“Wicked,” still defying gravity, at the Marcus Center
The touring company fits perfectly into Stephen Schwartz's now-classic musical, and shouldn't be missed while it's in Milwaukee.
There’s not many musicals that are able to pull off the collection of magic tricks Wicked has accomplished. For one, it’s lasted almost 10 years on Broadway, a feat only a dozen or so others have pulled off. Better still, it’s a successful adaptation of an admittedly complex and hard-to-adapt source material, Gregory Maguire’s epic fantasy novel of the same name.
Wicked is one of the few musicals I’ve come across where most everyone I mention it to knows the basic outlines even if they haven’t seen it – which makes sense, as it’s a simple, heavily marketed premise: The show follows L. Frank Baum’s Glinda the Good and the Wicked Witch of the West, from The Wonderful Wizard of Oz, in the time before the events of that story.
A good story needs good storytellers, and those are in no short supply. The most important pair are Glinda and Elphaba, the future Wicked Witch, who must be played by actresses with as much charisma and spark together as they have apart. By and large, those actresses – Hayley Podschun as Glinda, Jennifer Dinoia as Elphaba – succeed, inhabiting these big, big roles and making them their own.
We see Podschun first, in the jubilant prologue celebrating the witch’s death, but it’s not until we get into Glinda and Elphaba’s boarding school days that she blossoms. Podschun has two weapons: a warm, melodic voice that makes her frequent forays into Glinda’s high register less shrill, and a gift for physicality that she can use to prompt extra laughs or simply augment the quality of her performance. It’s an arsenal she best fuses together in her signature song, “Popular” (although she also sells the hell out of “Thank Goodness” in the second act). Podschun doesn’t have the technical precision to recreate the iconic recording of the song by its original caretaker, Kristin Chenoweth, so she does it one better, eschewing a pitch-perfect recreation for her own take, which relies more on girlish slapstick and playfulness than performing the song for its own sake – a much appreciated change, in my opinion.
Dinoia plays Elphaba much, much simpler, and I love it. On a meta level, it’s a difference that calls attention to the dichotomy of the play – Wicked’s remembered for the big spectacle moments, like the dramatic opening scene where Glinda flies in by bubble or the reveal of the Emerald City in “One Short Day,” but its absolute greatest moments happen on nearly bare stages, actors standing alone or in groups of one or two.
Dinoia gets her chance to embrace that simplicity often in the show, absolutely slaying her opening song, “The Wizard and I” and later applying the same method to ”I’m Not That Girl” and even the beginnings of “Defying Gravity,” before the song ramps up into finale mode. In fact, perhaps the only time I wasn’t thrilled with her vocal performances was in “No Good Deed,” where Dinoia takes the simplest melody she’s given and gives it ornamentations that diffuse the song’s anger and momentum little by little.
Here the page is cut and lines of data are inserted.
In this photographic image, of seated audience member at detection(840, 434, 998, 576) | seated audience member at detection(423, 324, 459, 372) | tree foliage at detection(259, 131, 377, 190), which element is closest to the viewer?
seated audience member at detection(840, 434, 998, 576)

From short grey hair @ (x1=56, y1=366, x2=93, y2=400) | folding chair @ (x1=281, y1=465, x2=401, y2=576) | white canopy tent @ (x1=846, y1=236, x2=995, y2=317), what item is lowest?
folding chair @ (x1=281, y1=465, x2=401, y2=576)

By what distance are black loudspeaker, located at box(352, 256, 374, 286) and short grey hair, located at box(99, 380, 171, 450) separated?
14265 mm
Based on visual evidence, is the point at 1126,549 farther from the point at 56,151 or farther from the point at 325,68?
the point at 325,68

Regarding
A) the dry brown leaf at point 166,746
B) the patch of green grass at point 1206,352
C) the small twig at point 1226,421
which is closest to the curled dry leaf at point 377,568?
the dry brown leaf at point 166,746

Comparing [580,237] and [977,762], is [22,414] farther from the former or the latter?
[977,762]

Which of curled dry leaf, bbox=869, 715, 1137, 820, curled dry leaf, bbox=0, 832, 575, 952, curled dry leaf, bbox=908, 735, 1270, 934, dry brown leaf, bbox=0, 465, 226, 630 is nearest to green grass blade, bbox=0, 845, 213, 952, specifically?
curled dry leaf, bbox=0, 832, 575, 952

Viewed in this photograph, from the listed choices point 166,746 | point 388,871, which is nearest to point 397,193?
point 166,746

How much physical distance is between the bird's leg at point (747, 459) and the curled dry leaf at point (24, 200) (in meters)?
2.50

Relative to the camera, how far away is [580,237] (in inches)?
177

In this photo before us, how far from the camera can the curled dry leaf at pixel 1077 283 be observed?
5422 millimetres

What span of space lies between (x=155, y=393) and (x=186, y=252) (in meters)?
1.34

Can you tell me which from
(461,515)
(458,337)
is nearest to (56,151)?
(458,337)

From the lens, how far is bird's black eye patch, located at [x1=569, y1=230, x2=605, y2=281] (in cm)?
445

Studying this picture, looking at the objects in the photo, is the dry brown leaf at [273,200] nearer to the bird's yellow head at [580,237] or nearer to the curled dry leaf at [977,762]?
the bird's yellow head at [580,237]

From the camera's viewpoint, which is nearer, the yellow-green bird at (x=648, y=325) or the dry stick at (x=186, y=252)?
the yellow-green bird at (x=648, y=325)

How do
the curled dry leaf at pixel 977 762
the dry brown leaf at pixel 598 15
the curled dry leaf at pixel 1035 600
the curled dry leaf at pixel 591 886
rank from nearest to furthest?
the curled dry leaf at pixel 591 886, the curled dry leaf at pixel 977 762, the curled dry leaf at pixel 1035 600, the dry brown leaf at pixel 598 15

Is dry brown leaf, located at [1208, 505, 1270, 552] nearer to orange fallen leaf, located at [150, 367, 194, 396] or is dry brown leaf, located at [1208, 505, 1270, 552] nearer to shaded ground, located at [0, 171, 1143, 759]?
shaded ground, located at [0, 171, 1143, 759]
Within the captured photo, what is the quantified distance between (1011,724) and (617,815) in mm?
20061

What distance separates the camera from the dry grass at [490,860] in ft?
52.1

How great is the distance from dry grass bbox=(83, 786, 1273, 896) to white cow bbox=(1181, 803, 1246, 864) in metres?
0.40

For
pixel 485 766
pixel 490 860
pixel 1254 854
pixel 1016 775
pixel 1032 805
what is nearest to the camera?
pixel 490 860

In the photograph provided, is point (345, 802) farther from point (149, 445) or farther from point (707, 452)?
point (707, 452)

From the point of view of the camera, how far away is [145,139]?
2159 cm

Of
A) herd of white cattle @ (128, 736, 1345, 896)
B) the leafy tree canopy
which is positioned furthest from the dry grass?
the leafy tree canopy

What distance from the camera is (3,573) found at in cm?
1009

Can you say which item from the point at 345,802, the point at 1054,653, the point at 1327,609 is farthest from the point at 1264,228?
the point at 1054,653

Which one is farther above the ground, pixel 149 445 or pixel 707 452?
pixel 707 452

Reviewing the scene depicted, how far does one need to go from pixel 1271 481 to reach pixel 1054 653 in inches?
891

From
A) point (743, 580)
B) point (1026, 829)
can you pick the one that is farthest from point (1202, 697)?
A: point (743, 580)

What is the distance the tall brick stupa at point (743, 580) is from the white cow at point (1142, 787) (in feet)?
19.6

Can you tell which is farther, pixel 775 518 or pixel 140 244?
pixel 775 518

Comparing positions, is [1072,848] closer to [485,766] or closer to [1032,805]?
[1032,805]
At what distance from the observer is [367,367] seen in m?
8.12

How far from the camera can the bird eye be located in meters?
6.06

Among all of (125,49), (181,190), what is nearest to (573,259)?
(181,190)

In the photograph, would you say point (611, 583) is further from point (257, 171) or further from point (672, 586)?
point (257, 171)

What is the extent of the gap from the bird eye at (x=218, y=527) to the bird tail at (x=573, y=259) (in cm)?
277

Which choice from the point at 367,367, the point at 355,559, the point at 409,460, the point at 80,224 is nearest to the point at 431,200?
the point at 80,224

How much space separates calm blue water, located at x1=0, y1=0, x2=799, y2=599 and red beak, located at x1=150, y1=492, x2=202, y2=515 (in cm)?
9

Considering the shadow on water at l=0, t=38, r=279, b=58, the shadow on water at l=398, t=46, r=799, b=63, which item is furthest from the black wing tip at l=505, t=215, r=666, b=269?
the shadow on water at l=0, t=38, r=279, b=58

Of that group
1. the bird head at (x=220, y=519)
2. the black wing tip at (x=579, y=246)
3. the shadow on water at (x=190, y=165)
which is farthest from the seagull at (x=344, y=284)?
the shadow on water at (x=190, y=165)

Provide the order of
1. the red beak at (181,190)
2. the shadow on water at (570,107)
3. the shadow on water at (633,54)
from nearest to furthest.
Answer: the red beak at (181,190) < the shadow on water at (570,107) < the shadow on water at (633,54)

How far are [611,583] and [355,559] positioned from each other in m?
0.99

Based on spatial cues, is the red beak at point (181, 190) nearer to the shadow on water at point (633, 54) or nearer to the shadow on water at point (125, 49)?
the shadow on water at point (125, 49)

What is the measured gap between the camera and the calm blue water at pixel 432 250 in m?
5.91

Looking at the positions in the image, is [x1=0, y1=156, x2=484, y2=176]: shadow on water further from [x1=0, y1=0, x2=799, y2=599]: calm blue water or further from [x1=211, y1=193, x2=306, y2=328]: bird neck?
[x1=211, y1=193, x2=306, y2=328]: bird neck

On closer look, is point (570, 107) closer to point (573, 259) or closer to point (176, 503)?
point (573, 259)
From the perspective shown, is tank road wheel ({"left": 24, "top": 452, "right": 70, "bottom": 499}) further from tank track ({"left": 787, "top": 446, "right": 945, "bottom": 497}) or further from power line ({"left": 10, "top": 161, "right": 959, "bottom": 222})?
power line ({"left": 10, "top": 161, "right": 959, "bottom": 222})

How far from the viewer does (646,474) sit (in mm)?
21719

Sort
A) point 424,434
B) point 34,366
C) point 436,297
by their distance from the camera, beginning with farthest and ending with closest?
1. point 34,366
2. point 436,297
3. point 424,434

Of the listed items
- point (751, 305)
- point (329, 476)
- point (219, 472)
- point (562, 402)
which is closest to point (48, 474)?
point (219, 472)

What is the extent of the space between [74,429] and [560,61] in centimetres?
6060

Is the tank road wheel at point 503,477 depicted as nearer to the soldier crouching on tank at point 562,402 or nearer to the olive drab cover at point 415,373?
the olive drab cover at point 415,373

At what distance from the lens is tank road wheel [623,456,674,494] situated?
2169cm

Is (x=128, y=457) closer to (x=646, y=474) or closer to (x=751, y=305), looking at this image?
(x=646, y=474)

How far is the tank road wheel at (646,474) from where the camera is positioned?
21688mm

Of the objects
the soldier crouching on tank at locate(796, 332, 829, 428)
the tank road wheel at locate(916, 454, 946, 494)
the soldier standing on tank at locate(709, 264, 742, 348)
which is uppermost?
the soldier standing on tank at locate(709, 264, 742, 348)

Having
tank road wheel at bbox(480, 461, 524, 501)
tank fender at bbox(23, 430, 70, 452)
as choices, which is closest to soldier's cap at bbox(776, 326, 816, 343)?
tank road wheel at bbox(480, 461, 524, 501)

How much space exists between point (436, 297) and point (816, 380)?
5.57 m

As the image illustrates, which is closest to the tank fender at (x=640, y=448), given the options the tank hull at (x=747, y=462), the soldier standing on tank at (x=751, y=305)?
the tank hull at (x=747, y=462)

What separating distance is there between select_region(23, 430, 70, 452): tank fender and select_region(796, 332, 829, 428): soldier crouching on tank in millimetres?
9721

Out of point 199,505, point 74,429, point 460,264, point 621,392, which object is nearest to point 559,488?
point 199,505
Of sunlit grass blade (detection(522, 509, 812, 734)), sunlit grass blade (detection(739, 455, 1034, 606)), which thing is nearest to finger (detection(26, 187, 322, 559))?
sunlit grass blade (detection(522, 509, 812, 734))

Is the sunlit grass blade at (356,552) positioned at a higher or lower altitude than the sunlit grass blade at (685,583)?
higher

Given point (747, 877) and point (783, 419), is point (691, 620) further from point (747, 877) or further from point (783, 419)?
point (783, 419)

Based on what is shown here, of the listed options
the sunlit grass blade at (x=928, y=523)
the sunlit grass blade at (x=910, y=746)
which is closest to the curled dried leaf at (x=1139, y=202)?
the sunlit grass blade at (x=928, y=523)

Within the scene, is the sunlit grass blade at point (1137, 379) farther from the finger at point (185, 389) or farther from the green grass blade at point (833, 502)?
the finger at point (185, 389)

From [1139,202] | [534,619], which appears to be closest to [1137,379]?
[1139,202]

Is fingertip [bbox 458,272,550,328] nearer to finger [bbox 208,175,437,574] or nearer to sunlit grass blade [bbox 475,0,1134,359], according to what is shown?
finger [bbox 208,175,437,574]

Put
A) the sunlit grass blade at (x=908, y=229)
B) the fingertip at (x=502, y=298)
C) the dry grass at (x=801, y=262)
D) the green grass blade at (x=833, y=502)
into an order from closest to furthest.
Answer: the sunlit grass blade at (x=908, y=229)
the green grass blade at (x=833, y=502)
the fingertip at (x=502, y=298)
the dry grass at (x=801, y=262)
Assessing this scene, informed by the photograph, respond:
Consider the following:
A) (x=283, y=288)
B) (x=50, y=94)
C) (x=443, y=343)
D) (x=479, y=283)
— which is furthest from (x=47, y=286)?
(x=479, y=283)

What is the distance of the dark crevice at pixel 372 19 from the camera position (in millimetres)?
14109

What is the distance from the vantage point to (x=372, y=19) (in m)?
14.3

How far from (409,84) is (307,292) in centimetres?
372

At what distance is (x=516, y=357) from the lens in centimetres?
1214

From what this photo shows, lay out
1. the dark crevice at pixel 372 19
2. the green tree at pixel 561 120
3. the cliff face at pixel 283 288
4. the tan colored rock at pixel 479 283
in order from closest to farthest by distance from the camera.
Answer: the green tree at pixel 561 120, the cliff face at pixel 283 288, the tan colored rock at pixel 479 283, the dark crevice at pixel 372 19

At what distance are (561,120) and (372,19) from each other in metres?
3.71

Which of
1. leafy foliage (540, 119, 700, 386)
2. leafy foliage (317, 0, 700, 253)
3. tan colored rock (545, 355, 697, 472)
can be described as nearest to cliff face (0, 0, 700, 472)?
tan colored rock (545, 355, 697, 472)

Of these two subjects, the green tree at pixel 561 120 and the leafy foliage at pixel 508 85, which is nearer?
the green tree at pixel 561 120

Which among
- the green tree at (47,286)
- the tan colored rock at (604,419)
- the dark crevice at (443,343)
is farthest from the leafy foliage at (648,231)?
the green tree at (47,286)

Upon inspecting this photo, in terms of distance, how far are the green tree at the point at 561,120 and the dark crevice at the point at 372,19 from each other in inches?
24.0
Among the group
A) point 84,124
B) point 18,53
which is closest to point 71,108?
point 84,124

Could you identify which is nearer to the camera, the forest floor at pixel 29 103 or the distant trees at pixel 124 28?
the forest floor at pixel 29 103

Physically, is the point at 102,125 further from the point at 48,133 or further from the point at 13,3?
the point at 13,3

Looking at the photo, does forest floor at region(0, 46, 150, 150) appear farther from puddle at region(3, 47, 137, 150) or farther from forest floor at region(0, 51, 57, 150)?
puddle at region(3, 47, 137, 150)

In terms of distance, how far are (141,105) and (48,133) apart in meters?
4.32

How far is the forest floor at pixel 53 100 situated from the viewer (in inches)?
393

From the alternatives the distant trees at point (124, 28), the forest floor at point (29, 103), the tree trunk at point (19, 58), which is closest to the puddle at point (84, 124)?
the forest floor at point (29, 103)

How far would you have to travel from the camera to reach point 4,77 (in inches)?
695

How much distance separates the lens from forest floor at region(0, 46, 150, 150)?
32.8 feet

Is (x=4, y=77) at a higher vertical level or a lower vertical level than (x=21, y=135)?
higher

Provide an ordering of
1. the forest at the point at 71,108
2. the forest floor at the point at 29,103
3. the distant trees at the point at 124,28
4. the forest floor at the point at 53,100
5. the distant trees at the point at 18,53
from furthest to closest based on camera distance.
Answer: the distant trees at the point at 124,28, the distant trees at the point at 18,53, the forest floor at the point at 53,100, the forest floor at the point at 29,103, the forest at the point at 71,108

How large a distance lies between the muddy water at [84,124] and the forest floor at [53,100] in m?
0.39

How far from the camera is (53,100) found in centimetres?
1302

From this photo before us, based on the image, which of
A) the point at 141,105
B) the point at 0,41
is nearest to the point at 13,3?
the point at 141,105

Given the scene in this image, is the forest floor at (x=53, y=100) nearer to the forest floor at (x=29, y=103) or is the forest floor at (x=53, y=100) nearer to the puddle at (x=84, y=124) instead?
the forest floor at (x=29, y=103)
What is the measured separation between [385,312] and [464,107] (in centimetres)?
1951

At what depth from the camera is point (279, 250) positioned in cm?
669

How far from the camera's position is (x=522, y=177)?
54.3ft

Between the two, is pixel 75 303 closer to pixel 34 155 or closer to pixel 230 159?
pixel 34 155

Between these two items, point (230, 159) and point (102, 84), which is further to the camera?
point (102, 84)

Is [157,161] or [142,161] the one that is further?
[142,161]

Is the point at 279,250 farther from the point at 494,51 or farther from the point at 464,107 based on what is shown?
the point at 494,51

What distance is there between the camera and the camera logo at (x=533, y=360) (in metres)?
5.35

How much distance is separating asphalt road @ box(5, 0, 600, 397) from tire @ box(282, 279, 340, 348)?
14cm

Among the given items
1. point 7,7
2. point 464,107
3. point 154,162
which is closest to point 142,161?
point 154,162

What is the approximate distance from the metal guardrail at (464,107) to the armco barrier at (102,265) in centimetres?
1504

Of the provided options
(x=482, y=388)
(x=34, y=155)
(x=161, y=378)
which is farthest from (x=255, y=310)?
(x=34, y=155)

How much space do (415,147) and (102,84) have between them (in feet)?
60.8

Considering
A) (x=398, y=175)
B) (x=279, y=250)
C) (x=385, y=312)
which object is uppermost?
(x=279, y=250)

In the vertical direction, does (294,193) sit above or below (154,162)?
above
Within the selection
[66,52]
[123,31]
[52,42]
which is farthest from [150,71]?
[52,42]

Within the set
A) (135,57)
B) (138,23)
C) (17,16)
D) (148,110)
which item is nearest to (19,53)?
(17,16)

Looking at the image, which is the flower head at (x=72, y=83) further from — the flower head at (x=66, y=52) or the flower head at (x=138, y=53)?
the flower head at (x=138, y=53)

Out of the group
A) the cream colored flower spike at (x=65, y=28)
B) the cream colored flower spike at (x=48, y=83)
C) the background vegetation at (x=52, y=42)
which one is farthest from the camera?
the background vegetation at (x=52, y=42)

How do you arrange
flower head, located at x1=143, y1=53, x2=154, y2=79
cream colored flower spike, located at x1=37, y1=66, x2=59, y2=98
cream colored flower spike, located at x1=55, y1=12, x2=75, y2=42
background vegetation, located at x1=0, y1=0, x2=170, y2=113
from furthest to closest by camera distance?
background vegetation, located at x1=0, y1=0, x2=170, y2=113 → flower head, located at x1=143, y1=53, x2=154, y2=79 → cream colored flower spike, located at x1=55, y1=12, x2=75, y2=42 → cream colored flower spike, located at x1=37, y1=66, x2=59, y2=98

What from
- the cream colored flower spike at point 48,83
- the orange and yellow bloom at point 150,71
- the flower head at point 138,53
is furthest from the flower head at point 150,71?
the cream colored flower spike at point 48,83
One of Wicked’s few structural flaws is that it spends so much time fixating on the Glinda-Elphaba relationship that its supporting cast feels almost incidental, and David Nathan Perlow, as mutual love interest Fiyero, and Zarah Mahler, as Elphaba’s wheelchair-bound sister Nessarose, proved why that’s truly a travesty.
Fiyero only gets two musical moments in the show, his sudden appearance for “Dancing Through Life” and his romantic duet with Elphaba, “As Long As You’re Mine.” Perlow handily dispatches the first, with an instant snobbery that amuses and yet somehow suggests his later growth, and pairs exceedingly well with Dinoia on the second. (As a side note, that duet is exceedingly more impressive now that I have a better understanding of how difficult it is to sing well while kneeling, as the song is traditionally staged. Bravo.)
Nessarose is even more unfairly set aside, getting bits of ensemble songs and a solo that isn’t even included on the original cast album. But Mahler didn’t just remind me why I was so sad not to hear “The Wicked Witch of the East” – she took a radically different approach to the part than I recall, playing Nessa with a scarcely controlled rage and gift for emotional manipulation that much better explains why she holds onto her reluctant lover Boq so tight, and why she ends up as a dictator of Munchkinland by the second act. It’s a brilliant decision, and Mahler has the spark necessary to achieve it.
As with any production of any play, there’s a flaw here or there I could elaborate on, but not a one should scare you away from this production. Wicked is too big a show to never return to Milwaukee again – it was just here in 2010 – so in a certain sense it’s not can’t-miss theater. But don’t miss it. This isn’t a show you’re only going to want to see once in your life, and there’s no time more wonderful than the present.